SHORT EXERCISE: Write out all of the data exactly as it appears.
======== DATASET ROWS
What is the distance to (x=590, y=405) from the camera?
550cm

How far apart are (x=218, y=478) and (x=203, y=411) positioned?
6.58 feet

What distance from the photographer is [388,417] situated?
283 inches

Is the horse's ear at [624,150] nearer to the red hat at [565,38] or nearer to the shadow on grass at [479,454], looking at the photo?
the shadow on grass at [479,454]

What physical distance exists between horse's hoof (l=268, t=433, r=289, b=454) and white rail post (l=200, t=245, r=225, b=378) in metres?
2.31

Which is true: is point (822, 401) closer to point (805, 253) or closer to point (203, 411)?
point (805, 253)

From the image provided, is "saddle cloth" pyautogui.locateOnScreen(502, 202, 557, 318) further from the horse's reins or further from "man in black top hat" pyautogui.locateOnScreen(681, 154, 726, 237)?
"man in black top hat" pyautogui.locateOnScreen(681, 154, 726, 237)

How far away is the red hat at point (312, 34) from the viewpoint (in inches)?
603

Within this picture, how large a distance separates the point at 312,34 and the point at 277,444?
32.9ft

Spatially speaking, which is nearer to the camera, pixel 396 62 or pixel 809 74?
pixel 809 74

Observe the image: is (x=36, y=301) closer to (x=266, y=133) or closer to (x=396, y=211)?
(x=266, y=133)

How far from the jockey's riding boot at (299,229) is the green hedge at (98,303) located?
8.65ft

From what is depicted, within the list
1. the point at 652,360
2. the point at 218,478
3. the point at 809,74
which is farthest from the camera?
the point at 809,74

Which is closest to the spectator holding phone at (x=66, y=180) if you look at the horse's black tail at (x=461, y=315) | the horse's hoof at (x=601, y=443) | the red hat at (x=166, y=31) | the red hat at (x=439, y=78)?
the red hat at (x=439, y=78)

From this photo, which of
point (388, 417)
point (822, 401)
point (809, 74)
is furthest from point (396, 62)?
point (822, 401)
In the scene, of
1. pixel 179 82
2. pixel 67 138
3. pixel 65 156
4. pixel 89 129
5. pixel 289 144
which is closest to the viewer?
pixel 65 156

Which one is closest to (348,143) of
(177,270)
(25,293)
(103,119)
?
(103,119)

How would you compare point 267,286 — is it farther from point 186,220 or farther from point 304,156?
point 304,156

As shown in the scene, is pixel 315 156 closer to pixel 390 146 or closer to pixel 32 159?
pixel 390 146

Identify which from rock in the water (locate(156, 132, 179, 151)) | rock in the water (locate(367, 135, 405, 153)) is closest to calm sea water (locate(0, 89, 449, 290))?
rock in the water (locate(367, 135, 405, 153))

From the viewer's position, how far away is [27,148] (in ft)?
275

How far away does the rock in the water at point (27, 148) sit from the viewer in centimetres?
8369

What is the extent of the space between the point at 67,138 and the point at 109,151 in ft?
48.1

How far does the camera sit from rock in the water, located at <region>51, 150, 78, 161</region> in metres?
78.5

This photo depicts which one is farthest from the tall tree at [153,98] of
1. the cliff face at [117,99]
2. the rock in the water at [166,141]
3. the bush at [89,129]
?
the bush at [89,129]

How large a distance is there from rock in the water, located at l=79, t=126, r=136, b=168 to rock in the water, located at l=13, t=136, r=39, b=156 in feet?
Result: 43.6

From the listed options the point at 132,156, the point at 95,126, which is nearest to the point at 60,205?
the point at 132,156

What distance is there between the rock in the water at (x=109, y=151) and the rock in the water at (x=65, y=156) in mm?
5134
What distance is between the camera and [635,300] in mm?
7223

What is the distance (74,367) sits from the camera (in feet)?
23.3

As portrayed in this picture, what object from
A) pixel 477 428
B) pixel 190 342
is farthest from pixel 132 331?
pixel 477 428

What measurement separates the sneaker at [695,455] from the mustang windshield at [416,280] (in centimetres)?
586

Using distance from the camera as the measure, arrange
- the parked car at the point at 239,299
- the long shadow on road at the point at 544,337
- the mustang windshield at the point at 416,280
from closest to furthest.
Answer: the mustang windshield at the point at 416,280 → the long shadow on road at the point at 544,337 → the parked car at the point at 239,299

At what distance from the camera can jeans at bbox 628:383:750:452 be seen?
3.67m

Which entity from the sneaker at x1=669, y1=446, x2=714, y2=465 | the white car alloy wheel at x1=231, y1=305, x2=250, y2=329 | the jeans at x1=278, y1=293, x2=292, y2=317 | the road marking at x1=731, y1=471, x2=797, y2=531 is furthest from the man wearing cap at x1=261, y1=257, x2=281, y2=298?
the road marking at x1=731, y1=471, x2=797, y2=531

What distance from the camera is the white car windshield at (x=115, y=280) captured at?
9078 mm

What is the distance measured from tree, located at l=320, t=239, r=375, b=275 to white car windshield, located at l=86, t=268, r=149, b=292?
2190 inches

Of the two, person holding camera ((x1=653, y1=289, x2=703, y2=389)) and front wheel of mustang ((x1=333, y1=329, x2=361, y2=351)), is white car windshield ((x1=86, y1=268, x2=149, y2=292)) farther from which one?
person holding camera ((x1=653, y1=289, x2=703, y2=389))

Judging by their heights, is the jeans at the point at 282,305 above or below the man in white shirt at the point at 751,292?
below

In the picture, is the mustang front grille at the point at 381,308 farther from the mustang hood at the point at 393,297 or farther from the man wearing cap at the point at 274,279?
================
TASK OUTPUT:
What is the distance to (x=590, y=405) from the camera?
550cm

How far apart are (x=218, y=478) and (x=203, y=411) positioned?
6.58 feet

What distance from the photographer is [388,417] situated?
283 inches

Is the horse's ear at [624,150] nearer to the red hat at [565,38] or nearer to the shadow on grass at [479,454], looking at the photo?
the shadow on grass at [479,454]

What physical distance exists between horse's hoof (l=268, t=433, r=289, b=454) and white rail post (l=200, t=245, r=225, b=378) in metres?
2.31

Which is true: is point (822, 401) closer to point (805, 253) or closer to point (203, 411)?
point (805, 253)

From the image provided, is "saddle cloth" pyautogui.locateOnScreen(502, 202, 557, 318) further from the horse's reins or further from "man in black top hat" pyautogui.locateOnScreen(681, 154, 726, 237)?
"man in black top hat" pyautogui.locateOnScreen(681, 154, 726, 237)

How far away is the red hat at point (312, 34) from the viewpoint (in inches)?
603

Within this picture, how large a distance separates the point at 312,34 and the point at 277,444?
32.9ft

Spatially speaking, which is nearer to the camera, pixel 396 62 or pixel 809 74?
pixel 809 74

Observe the image: is (x=36, y=301) closer to (x=266, y=133) or closer to (x=396, y=211)?
(x=266, y=133)

How far from the jockey's riding boot at (299,229) is the green hedge at (98,303) located?
8.65ft

From what is depicted, within the list
1. the point at 652,360
2. the point at 218,478
3. the point at 809,74
which is farthest from the camera?
the point at 809,74

Which is closest to the spectator holding phone at (x=66, y=180) if you look at the horse's black tail at (x=461, y=315) | the horse's hoof at (x=601, y=443) | the red hat at (x=166, y=31) | the red hat at (x=439, y=78)?
the red hat at (x=439, y=78)

From this photo, which of
point (388, 417)
point (822, 401)
point (809, 74)
is furthest from point (396, 62)?
point (822, 401)
In the scene, of
1. pixel 179 82
2. pixel 67 138
3. pixel 65 156
4. pixel 89 129
5. pixel 289 144
which is closest to the viewer?
pixel 65 156

Which one is closest to (348,143) of
(177,270)
(25,293)
(103,119)
?
(103,119)

How would you compare point 267,286 — is it farther from point 186,220 or farther from point 304,156?
point 304,156

As shown in the scene, is pixel 315 156 closer to pixel 390 146 or closer to pixel 32 159?
pixel 390 146

Identify which from rock in the water (locate(156, 132, 179, 151)) | rock in the water (locate(367, 135, 405, 153)) is closest to calm sea water (locate(0, 89, 449, 290))?
rock in the water (locate(367, 135, 405, 153))

From the viewer's position, how far away is [27,148] (in ft)?
275

How far away does the rock in the water at point (27, 148) sit from the viewer in centimetres?
8369

What is the extent of the space between the point at 67,138 and the point at 109,151 in ft?
48.1

How far does the camera sit from rock in the water, located at <region>51, 150, 78, 161</region> in metres?
78.5

This photo depicts which one is farthest from the tall tree at [153,98] of
1. the cliff face at [117,99]
2. the rock in the water at [166,141]
3. the bush at [89,129]
?
the bush at [89,129]

How large a distance is there from rock in the water, located at l=79, t=126, r=136, b=168 to rock in the water, located at l=13, t=136, r=39, b=156 in feet?
Result: 43.6

From the listed options the point at 132,156, the point at 95,126, which is nearest to the point at 60,205?
the point at 132,156

What distance is there between the rock in the water at (x=109, y=151) and the rock in the water at (x=65, y=156) in mm?
5134
What distance is between the camera and [635,300] in mm?
7223

What is the distance (74,367) sits from the camera (in feet)?
23.3

As portrayed in this picture, what object from
A) pixel 477 428
B) pixel 190 342
is farthest from pixel 132 331?
pixel 477 428

What measurement separates the sneaker at [695,455] from the mustang windshield at [416,280] (in centimetres)?
586

Using distance from the camera as the measure, arrange
- the parked car at the point at 239,299
- the long shadow on road at the point at 544,337
- the mustang windshield at the point at 416,280
from closest to furthest.
Answer: the mustang windshield at the point at 416,280 → the long shadow on road at the point at 544,337 → the parked car at the point at 239,299

At what distance from the camera can jeans at bbox 628:383:750:452 be seen?
3.67m

Which entity from the sneaker at x1=669, y1=446, x2=714, y2=465 | the white car alloy wheel at x1=231, y1=305, x2=250, y2=329 | the jeans at x1=278, y1=293, x2=292, y2=317 | the road marking at x1=731, y1=471, x2=797, y2=531 is furthest from the man wearing cap at x1=261, y1=257, x2=281, y2=298?
the road marking at x1=731, y1=471, x2=797, y2=531

What distance from the camera is the white car windshield at (x=115, y=280) captured at?
9078 mm

What is the distance measured from tree, located at l=320, t=239, r=375, b=275 to white car windshield, located at l=86, t=268, r=149, b=292?
2190 inches

Of the two, person holding camera ((x1=653, y1=289, x2=703, y2=389)) and front wheel of mustang ((x1=333, y1=329, x2=361, y2=351)), is white car windshield ((x1=86, y1=268, x2=149, y2=292)) farther from which one?
person holding camera ((x1=653, y1=289, x2=703, y2=389))

Judging by their heights, is the jeans at the point at 282,305 above or below the man in white shirt at the point at 751,292?
below

In the picture, is the mustang front grille at the point at 381,308 farther from the mustang hood at the point at 393,297 or farther from the man wearing cap at the point at 274,279?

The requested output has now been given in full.